Erst fuhr Imre Kertesz mit der Bahn im Jahr 1991 von Budapest nach Wien und sinnierte in einer von dieser Erfahrung berichtenden Erzählung über Freiheit und die Distanz des Schriftstellers zur Gesellschaft. Sein Landsmann und Schriftsteller-Kollege Peter Esterhazy reiste ihm im Jahr darauf hinterher. Er zitiert Kertesz, die Radikalität der Erfahrung stellt sich, so der Rezensent Friedmar Apel, bei Esterhazy aber nicht ein. Und doch nicht genug damit: Auch Ingo Schulze fährt 1994 auf derselben Strecke. Was er erlebt, steht dann allerdings nur noch, und zwar ganz und gar, in Zeichen der "Banalität". So geht es unter anderem um unendliche Wartezeiten im Zugrestaurant. Was er von dem ganzen hält, macht der Rezensent nicht in aller Deutlichkeit klar.

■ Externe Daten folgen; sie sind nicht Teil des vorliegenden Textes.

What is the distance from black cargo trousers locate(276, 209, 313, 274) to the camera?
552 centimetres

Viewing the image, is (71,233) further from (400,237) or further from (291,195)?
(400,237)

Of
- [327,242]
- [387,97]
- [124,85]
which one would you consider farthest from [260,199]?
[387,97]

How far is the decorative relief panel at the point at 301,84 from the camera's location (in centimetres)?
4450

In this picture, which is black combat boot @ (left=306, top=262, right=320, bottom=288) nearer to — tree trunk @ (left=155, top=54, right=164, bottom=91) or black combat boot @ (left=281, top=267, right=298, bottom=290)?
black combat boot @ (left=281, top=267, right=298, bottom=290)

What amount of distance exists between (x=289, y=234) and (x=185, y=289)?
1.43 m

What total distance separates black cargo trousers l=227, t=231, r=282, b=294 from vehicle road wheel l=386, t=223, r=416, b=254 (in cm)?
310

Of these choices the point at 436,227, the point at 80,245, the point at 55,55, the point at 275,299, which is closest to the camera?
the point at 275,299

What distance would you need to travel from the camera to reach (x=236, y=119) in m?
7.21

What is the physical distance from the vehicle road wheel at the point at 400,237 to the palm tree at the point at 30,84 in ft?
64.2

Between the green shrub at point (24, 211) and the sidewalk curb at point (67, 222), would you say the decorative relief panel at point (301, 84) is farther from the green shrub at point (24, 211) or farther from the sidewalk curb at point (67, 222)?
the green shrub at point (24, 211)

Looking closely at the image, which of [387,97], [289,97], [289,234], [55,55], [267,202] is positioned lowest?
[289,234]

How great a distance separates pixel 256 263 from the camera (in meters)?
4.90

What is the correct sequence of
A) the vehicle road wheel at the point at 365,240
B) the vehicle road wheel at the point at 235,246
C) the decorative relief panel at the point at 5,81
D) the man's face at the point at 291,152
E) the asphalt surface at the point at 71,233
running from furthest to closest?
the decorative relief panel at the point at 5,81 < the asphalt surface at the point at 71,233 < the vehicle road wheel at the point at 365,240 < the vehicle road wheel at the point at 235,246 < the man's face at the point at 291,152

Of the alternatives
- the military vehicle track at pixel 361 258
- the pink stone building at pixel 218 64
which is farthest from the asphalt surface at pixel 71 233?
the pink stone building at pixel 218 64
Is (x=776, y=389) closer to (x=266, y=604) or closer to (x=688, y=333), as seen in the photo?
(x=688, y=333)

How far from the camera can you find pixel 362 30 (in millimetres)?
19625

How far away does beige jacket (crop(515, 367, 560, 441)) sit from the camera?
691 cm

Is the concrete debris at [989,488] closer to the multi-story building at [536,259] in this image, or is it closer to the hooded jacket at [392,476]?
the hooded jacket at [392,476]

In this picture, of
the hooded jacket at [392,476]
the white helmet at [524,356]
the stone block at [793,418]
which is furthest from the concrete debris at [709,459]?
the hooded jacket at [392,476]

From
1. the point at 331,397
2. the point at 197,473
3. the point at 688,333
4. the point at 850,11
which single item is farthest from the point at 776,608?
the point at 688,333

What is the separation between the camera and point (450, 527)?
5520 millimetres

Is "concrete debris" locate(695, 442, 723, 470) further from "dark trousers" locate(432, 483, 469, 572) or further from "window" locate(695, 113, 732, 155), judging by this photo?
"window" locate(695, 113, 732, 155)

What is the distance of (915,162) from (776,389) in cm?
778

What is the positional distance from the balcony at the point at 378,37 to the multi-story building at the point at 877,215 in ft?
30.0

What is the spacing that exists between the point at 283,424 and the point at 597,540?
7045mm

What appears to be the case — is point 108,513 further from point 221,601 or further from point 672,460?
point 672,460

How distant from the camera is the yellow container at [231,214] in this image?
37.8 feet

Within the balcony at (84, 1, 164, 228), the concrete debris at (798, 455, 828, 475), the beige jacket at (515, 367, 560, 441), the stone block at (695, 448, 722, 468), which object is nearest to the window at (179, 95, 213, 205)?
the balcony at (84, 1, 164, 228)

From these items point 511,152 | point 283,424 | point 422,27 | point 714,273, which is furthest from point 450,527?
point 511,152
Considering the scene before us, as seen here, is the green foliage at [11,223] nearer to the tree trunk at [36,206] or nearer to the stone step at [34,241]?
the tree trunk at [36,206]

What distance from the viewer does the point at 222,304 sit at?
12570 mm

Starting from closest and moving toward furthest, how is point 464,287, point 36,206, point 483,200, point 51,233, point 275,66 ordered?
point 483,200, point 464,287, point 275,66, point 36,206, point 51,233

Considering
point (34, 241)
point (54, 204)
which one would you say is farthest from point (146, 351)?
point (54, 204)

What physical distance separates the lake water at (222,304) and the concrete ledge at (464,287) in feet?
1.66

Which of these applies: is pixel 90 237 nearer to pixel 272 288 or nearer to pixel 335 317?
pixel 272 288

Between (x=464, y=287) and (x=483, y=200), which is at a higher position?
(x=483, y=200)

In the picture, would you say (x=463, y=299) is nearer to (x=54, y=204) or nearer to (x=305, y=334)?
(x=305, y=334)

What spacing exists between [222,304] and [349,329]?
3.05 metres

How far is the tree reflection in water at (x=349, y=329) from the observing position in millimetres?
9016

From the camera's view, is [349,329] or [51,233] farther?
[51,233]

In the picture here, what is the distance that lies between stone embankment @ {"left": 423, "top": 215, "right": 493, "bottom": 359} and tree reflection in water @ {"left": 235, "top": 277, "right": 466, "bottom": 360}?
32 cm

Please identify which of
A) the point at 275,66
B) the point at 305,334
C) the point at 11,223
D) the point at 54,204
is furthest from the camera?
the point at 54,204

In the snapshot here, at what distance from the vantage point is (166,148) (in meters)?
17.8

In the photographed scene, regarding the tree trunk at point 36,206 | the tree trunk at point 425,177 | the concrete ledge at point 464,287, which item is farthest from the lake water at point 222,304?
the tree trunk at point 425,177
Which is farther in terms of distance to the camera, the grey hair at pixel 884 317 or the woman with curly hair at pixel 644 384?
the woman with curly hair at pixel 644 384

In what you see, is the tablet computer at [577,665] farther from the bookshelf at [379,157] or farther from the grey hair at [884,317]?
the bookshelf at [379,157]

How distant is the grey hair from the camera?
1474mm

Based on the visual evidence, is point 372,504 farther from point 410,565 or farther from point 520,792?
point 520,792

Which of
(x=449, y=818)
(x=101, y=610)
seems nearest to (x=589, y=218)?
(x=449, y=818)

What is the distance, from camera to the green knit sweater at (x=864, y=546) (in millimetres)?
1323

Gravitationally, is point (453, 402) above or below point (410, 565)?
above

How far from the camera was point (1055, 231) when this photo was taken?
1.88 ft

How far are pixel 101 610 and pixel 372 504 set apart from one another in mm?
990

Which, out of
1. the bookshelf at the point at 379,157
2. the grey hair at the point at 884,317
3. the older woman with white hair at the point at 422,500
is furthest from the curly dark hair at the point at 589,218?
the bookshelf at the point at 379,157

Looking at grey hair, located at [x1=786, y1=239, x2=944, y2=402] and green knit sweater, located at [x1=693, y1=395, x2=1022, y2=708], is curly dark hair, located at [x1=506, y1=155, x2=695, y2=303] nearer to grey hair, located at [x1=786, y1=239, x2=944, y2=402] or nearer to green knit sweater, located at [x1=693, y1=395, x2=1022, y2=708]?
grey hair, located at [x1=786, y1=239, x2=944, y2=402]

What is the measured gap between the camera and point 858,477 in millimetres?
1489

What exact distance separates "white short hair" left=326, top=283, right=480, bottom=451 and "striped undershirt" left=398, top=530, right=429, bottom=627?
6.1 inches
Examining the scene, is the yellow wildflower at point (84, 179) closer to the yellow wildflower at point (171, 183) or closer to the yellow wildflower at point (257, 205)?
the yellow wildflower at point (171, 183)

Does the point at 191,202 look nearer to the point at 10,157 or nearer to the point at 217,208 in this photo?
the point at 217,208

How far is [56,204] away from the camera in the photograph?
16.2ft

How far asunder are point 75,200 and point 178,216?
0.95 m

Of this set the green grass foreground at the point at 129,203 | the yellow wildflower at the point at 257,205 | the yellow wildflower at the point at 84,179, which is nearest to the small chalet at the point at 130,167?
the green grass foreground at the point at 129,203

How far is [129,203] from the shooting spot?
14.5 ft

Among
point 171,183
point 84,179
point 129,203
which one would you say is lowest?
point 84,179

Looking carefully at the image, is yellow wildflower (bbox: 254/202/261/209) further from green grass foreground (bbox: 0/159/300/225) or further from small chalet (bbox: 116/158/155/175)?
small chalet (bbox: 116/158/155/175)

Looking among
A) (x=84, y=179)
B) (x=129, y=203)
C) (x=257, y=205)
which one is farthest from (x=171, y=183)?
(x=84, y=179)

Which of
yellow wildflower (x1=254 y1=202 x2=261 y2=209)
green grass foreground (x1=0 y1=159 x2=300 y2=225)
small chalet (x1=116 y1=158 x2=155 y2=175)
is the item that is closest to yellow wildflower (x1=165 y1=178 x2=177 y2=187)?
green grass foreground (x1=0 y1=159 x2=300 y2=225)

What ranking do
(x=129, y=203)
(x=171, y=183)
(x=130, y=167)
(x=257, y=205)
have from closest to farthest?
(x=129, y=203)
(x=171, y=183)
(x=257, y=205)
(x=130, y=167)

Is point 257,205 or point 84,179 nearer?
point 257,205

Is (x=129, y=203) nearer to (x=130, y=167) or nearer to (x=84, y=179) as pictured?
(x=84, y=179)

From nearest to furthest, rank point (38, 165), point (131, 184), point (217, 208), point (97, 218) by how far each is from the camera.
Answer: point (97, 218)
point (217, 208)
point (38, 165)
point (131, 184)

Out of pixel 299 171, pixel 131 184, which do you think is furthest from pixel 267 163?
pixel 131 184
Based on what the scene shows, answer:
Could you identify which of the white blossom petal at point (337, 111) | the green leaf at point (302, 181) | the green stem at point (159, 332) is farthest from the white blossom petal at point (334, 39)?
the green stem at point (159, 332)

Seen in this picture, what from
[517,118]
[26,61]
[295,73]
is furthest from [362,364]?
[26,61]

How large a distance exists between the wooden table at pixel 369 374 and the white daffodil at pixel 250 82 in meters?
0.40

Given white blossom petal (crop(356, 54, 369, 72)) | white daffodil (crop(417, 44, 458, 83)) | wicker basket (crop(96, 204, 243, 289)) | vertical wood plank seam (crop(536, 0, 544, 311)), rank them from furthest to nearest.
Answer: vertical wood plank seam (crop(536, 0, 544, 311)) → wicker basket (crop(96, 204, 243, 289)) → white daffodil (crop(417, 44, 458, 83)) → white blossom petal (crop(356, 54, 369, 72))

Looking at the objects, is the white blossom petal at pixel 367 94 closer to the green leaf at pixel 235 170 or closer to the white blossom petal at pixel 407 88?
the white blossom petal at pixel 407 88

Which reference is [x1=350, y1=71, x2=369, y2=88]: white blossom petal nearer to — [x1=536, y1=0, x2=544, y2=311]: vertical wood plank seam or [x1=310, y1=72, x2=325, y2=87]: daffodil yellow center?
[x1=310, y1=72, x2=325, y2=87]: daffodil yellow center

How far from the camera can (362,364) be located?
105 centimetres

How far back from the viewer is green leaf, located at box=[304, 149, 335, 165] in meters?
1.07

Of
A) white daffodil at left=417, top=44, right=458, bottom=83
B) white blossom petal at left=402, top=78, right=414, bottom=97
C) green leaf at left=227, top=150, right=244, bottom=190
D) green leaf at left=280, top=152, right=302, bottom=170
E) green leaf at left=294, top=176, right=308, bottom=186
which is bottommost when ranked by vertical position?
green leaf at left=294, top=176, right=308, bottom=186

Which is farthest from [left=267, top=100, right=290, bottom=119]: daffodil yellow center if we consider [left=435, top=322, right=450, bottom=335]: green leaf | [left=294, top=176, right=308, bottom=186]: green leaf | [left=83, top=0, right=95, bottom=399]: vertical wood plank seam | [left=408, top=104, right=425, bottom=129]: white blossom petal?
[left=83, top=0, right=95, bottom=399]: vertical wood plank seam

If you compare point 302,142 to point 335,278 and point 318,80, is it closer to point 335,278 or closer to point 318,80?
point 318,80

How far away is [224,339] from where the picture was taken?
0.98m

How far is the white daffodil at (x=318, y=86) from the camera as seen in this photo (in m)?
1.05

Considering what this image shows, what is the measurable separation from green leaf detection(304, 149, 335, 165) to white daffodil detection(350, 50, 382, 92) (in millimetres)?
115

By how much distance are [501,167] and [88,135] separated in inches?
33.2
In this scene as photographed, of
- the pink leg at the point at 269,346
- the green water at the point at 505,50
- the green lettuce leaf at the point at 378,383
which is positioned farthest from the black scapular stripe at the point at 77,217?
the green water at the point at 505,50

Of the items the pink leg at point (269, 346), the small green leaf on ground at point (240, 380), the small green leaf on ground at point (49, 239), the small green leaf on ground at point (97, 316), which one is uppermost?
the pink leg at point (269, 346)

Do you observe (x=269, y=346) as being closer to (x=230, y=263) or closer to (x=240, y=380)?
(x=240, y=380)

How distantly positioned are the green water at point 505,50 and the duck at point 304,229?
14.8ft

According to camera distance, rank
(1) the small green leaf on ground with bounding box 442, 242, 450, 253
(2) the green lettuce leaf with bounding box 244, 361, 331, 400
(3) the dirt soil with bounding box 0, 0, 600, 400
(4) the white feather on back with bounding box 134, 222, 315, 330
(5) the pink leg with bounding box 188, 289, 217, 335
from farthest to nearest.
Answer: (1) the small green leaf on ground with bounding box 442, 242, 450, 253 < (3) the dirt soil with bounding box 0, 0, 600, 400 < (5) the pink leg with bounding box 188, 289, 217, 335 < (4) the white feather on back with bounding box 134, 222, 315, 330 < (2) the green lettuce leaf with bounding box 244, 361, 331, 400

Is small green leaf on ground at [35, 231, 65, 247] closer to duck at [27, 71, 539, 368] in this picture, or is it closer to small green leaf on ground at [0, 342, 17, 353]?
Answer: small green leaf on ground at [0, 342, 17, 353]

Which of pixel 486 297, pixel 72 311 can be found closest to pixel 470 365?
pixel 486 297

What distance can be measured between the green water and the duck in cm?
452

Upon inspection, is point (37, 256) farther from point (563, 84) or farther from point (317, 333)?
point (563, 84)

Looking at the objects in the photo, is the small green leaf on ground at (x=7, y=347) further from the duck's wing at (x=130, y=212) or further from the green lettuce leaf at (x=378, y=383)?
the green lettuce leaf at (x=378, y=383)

Lesen Sie die Rezension bei buecher.de

Rezensionsnotiz zu Süddeutsche Zeitung, 11.03.2008

Wenn es Harald Eggebrecht auch ein bisschen unbescheiden anmutet, so kann er den Reiz dieses Projekts durchaus nachvollziehen, für das Ingo Schulze eine Zugreise, die Imre Kertesz 1991 von Budapest nach Wien machte und Peter Esterhazy ein Jahr später auf dessen Spuren wandelnd wiederholte, als literarischen Aufhänger nutzt. Und weil er Schulze in seiner knappen Kritik zugesteht, ein versierter Erzähler zu sein, lässt er sich die dreifache Geschichte eines Grenzübertritts auch gefallen, findet aber, dass dieses "binnenliterarische Spiel" nun ausgereizt ist.